LinkedIn is also focusing on some strategic priorities. Under this, the company is increasing the scale of job opportunities. Moving ahead, LinkedIn is focusing on various aspects to improve its profitability. It is trying to make a bigger impression on the market by stretching its footprint. The company is geared up to push its sales.
The company finds corporate recruiters unreliable. So, LinkedIn has introduced a new version of Sales Navigator software. This new addition is expected to add 313 million users to LinkedIn’s database to offer sales people suggestions on potential customers, and then help them to find mutual acquaintances to get introductions. Also, the recent addition of Bizo by LinkedIn is expected to build a scalable and diverse business platform that will help customers add value to their profile over the entire LinkedIn network.

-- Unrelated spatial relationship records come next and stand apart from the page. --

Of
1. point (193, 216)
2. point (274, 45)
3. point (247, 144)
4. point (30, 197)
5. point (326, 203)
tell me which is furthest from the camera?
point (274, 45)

LinkedIn is seeing strength through its mobile segment. This segment continues to drive a growing share of engagement. With this segment, the company enables professionals to build and manage their identities to be more successful in their careers across multiple screens and devices. The company is putting solid effort here as this segment contributes about 45% of the total LinkedIn traffic.
LinkedIn has also made some innovations to its overall appearance. It has revamped the design of profiles on its desktop site to make them more visually distinctive and personalized. The company also added a new facility to redesign the LinkedIn profile. It has helped members to define their identities more quickly and effectively. Further, the addition of Galene, which is new search architecture, has helped LinkedIn to see more user engagement. The company is expecting total page views to accelerate in the future.
It has also added Connected on iOS, which is a new mobile app, to its portfolio. This app is a smart move by the company to enhance its business. This is supported by the fact that active users of the app are using it on an average of more than four days per week. The catchy thing in this app is that it enables members to strengthen their professional relationship by delivering timely updates and opportunities to engage with the people in their network.
Another exciting effort by LinkedIn that will strengthen its long-term prospects is the acquisition of Newsle. Since it finds blogs and articles that mention people who may be professionally relevant and notifies within seconds after publication, it will be an attractive offer to the users, and this will lead to more user engagement as well. The company is aware of the growing level of mobile job interactions.
Looking at the financials, LinkedIn expects strong earnings growth in the future. Seeing the momentum at which the company is growing, it can be a good buy for the long run. Its earnings are expected to touch new highs as the company's earnings are expected to grow at a solid CAGR of 103.48%. There is a good chance that LinkedIn can turn out to be a good buy for the long run.